- [The task]: Transcribe, starting at the line with "Estratégias de implantação" and ending at the line with "common japanese business phrases", every line of the material below exactly, but leave out the pictures and anything outside that span.

- [Data supplied]:
###
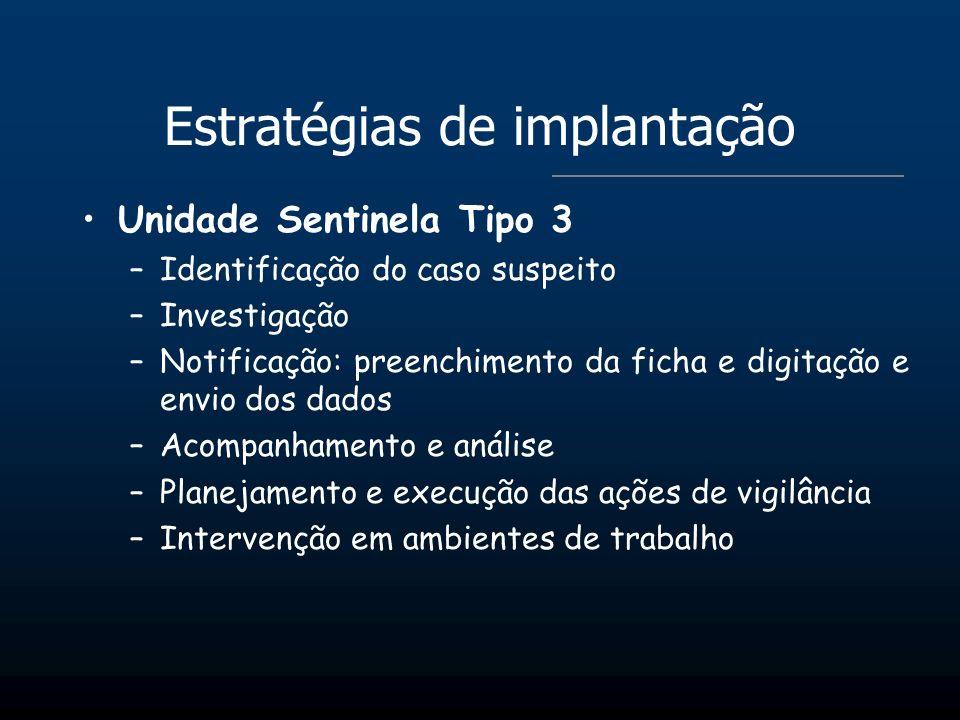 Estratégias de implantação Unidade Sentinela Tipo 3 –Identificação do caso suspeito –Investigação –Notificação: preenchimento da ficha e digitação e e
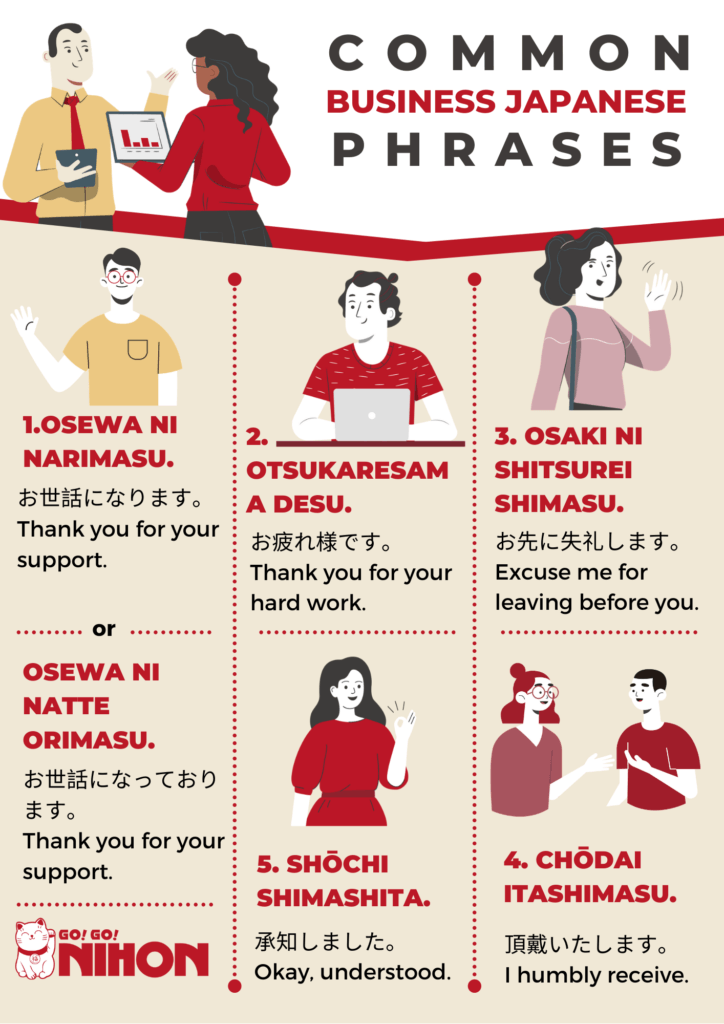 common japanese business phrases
###
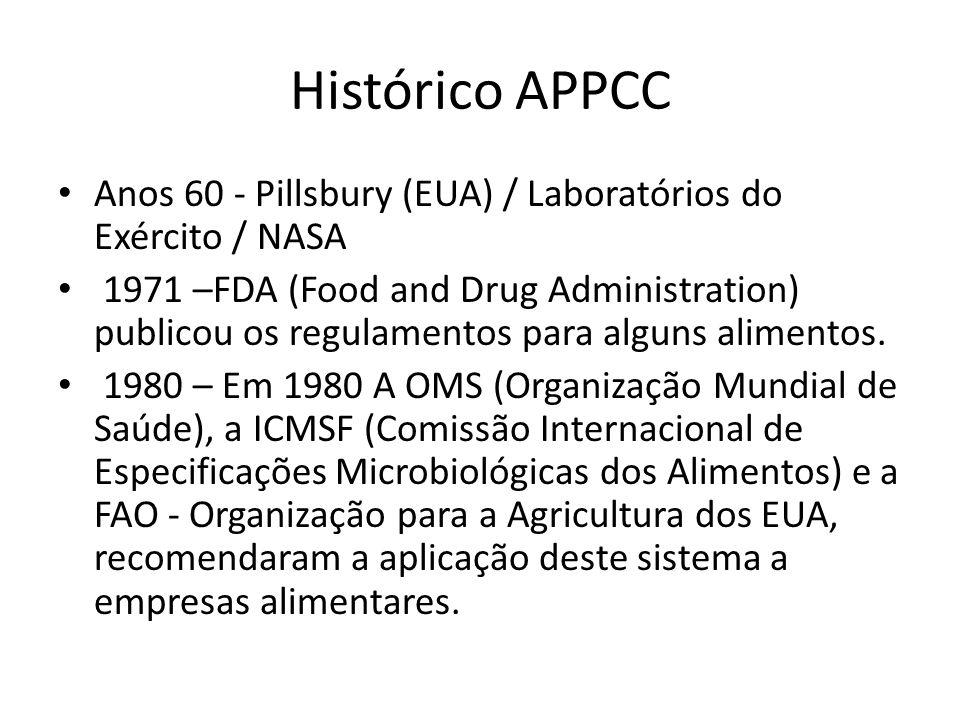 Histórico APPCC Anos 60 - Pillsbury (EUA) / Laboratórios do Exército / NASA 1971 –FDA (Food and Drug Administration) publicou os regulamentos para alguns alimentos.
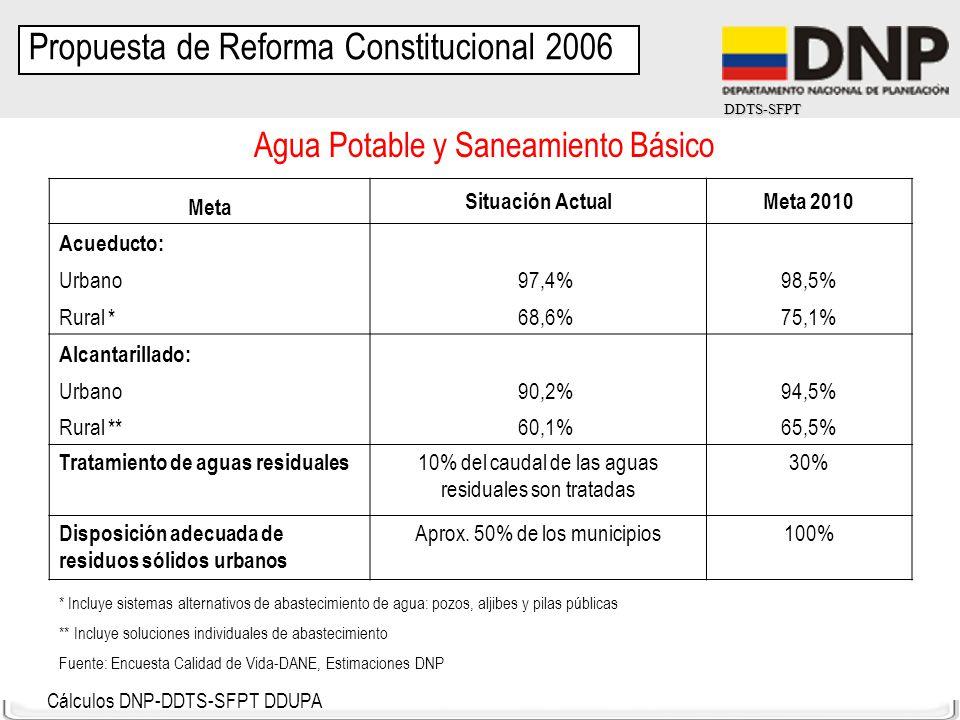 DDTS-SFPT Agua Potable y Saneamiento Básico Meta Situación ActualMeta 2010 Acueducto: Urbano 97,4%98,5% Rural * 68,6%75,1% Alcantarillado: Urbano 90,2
###
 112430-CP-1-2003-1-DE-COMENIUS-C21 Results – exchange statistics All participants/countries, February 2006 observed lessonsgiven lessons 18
###
- [Exercise solution]:
 Estratégias de implantação Unidade Sentinela Tipo 3 –Identificação do caso suspeito –Investigação –Notificação: preenchimento da ficha e digitação e e
 common japanese business phrases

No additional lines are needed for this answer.